Amos nodded. “Like Mart says. There’s another way.” Mart Pauley was bewildered to see that Amos looked happy. “I’m talking about their horses. Might be we could set the Comanch’ afoot.”

Silence again. Nobody wanted to say much now without considering a long while before he spoke.

“Might be we can stampede them ponies, and run off all the whole bunch,” Amos went on. “I don’t believe it would make ’em murder anybody—that’s still alive.”

“This thing ain’t going to be too easy,” Ed Newby said.

“No,” Amos agreed. “It ain’t easy. And it ain’t safe. If we did get it done, the Comanch’ should be ready to deal. But I don’t say they’ll deal. In all my life, I ain’t learned but one thing about an Indian: Whatever you know you’d do in his place—he ain’t going to do that. Maybe we’d still have to hunt them Comanches down, by bunches, by twos, by ones.”

Something like a bitter relish in Amos’ tone turned Mart cold. Amos no longer believed they would recover Lucy alive—and wasn’t thinking of Debbie at all.

“Of course,” Charlie MacCorry said, his eyes on a grass blade he was picking to shreds, “you know, could be every last one of them bucks has his best pony on short lead. Right beside him where he lies.”

“That’s right,” Amos said. “That might very well be. And you know what happens then?”

“We lose our hair. And no good done to nobody.”

“That’s right.”

Brad Mathison said, “In God’s name, will you try it, Mr. Edwards?”

“All right.”

Immediately Brad pulled back to feed his horses, and the others followed more slowly.
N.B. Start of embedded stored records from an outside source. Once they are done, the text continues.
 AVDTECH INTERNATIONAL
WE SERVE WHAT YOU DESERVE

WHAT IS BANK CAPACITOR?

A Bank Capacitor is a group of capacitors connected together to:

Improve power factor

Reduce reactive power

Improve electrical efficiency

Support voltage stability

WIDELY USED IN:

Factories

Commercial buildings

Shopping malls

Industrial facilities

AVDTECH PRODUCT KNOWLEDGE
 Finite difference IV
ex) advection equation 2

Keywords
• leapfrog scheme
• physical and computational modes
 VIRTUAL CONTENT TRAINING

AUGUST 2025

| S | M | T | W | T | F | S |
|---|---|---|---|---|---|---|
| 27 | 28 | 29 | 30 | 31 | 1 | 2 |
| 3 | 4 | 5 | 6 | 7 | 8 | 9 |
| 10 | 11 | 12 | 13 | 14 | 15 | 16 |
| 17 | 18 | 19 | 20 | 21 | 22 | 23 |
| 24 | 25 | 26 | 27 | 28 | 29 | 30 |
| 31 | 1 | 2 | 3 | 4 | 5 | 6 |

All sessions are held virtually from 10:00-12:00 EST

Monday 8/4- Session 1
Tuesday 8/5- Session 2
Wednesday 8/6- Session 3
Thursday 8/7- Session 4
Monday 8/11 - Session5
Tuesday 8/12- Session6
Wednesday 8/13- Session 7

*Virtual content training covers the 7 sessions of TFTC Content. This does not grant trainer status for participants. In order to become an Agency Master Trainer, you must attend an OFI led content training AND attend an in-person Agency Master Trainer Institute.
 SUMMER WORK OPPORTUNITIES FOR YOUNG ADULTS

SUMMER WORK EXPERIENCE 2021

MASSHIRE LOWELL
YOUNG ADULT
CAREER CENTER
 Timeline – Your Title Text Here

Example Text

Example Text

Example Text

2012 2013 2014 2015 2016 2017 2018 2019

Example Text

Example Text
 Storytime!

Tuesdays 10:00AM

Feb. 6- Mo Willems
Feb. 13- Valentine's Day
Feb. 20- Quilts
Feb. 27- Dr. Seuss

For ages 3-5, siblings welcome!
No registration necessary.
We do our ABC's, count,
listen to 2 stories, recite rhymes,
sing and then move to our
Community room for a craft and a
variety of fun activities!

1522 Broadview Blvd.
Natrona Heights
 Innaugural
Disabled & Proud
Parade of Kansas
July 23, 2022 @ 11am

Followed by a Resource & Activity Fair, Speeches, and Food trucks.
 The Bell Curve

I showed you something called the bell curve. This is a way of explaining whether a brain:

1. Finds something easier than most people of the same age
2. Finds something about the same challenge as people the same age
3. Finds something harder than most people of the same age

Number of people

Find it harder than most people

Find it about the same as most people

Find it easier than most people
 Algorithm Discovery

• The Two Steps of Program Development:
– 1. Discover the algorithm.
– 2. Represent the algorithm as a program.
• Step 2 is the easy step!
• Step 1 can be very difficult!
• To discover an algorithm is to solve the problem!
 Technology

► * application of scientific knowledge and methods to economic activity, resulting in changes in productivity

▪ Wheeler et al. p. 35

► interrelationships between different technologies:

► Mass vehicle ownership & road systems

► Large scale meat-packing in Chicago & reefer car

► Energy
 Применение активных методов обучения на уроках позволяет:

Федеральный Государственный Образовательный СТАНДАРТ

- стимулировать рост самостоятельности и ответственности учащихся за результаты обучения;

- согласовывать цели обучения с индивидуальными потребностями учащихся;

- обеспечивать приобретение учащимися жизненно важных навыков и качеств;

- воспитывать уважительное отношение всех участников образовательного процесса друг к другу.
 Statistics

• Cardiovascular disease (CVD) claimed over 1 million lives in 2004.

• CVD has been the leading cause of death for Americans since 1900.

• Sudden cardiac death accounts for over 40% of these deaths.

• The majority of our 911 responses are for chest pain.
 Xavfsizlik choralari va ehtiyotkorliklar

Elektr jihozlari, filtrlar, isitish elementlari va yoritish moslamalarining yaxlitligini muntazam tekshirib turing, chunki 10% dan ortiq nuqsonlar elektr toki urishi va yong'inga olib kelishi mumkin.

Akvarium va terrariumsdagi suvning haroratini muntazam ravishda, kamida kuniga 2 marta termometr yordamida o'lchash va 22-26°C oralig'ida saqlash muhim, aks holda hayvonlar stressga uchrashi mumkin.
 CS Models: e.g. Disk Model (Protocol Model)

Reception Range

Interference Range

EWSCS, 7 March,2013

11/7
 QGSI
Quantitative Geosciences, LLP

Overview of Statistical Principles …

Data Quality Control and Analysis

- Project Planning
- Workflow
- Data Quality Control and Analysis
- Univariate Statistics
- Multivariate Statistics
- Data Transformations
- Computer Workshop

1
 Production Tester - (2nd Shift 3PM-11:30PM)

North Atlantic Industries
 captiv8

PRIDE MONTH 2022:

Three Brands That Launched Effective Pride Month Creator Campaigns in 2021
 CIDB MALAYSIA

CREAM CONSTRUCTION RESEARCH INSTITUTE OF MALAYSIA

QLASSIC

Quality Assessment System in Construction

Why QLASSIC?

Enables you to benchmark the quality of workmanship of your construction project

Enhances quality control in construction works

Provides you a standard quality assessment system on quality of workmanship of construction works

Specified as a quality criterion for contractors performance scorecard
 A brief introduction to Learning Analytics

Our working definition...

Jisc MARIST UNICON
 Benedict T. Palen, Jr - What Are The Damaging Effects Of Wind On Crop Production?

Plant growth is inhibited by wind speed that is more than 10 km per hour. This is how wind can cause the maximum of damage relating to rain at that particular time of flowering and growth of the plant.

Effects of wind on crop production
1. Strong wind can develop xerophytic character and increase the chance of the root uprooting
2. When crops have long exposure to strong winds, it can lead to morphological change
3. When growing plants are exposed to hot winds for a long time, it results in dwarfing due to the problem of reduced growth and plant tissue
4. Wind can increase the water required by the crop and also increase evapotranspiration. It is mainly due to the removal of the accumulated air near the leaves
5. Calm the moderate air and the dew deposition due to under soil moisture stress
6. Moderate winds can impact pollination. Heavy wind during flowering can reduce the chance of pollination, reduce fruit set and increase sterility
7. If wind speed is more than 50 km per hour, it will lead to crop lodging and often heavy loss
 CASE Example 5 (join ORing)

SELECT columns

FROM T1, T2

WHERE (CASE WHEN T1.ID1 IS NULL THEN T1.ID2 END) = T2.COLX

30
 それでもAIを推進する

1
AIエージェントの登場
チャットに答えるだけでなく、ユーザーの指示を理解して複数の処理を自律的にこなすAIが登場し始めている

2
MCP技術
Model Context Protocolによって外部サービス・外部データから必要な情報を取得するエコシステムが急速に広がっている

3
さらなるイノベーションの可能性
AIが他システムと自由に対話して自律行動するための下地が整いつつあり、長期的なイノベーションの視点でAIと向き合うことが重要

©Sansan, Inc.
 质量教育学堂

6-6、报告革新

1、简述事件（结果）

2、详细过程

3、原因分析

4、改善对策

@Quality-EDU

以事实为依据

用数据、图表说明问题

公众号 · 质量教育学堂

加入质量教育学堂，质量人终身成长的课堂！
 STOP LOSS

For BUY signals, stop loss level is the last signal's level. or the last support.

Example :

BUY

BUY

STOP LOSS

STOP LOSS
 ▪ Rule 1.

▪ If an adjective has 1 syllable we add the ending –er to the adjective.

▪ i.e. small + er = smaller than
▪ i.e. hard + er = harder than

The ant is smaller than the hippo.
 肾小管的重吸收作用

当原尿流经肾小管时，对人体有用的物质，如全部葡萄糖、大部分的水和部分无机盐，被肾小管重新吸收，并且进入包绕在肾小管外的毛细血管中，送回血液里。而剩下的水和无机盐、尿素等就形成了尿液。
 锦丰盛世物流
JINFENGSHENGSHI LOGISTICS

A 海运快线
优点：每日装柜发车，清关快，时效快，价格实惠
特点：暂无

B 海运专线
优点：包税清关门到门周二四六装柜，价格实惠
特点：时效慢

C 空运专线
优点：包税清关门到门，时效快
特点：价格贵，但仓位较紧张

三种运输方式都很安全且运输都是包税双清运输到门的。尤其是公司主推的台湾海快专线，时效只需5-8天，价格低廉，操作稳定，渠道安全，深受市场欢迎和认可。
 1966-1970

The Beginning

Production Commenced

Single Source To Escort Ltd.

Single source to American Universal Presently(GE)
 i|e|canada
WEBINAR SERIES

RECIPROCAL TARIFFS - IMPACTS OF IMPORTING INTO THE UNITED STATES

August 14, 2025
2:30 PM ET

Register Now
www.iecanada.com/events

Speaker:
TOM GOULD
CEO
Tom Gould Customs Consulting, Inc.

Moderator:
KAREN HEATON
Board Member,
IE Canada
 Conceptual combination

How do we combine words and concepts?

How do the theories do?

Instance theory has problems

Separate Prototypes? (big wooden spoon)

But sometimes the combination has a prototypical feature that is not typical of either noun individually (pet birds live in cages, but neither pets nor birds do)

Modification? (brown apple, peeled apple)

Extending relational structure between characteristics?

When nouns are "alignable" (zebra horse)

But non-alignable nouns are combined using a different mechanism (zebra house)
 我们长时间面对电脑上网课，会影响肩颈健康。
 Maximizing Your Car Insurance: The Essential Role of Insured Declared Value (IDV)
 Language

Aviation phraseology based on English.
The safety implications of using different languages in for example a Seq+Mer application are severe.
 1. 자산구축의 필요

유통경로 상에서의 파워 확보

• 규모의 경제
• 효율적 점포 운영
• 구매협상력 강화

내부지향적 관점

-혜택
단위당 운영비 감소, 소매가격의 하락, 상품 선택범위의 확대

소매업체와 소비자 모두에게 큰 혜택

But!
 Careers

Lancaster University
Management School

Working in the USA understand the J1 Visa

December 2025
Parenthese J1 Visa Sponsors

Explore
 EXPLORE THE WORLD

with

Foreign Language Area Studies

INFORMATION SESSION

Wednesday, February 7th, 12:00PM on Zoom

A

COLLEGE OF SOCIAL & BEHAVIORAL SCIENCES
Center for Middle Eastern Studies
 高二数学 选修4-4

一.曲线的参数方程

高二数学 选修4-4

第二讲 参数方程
Mart Pauley still lay on the edge of the rimrock after the others had pulled back. He was thinking of the change in Amos. No deadlock now, no hesitation in facing the worst answer there could be. No hope, either, visible in Amos’ mind that they would ever find their beloved people alive. Only that creepy relish he had heard when Amos spoke of killing Comanches.

And thinking of Amos’ face as it was tonight, he remembered it as it was that worst night of the world, when Amos came out of the dark, into the shambles of the Edwards’ kitchen, carrying Martha’s arm clutched against his chest. The mutilation could not be seen when Martha lay in the box they had made for her. Her face looked young, and serene, and her crossed hands were at rest, one only slightly paler than the other. They were worn hands, betraying Martha’s age as her face did not, with little random scars on them. Martha was always hurting her hands. Mart thought, “She wore them out, she hurt them, working for us.”

As he thought that, the key to Amos’ life suddenly became plain. All his uncertainties, his deadlocks with himself, his labors without pay, his perpetual gravitation back to his brother’s ranch—they all fell into line. As he saw what had shaped and twisted Amos’ life, Mart felt shaken up; he had lived with Amos most of his life without ever suspecting the truth. But neither had Henry suspected it—and Martha least of all.

Amos was—had always been—in love with his brother’s wife.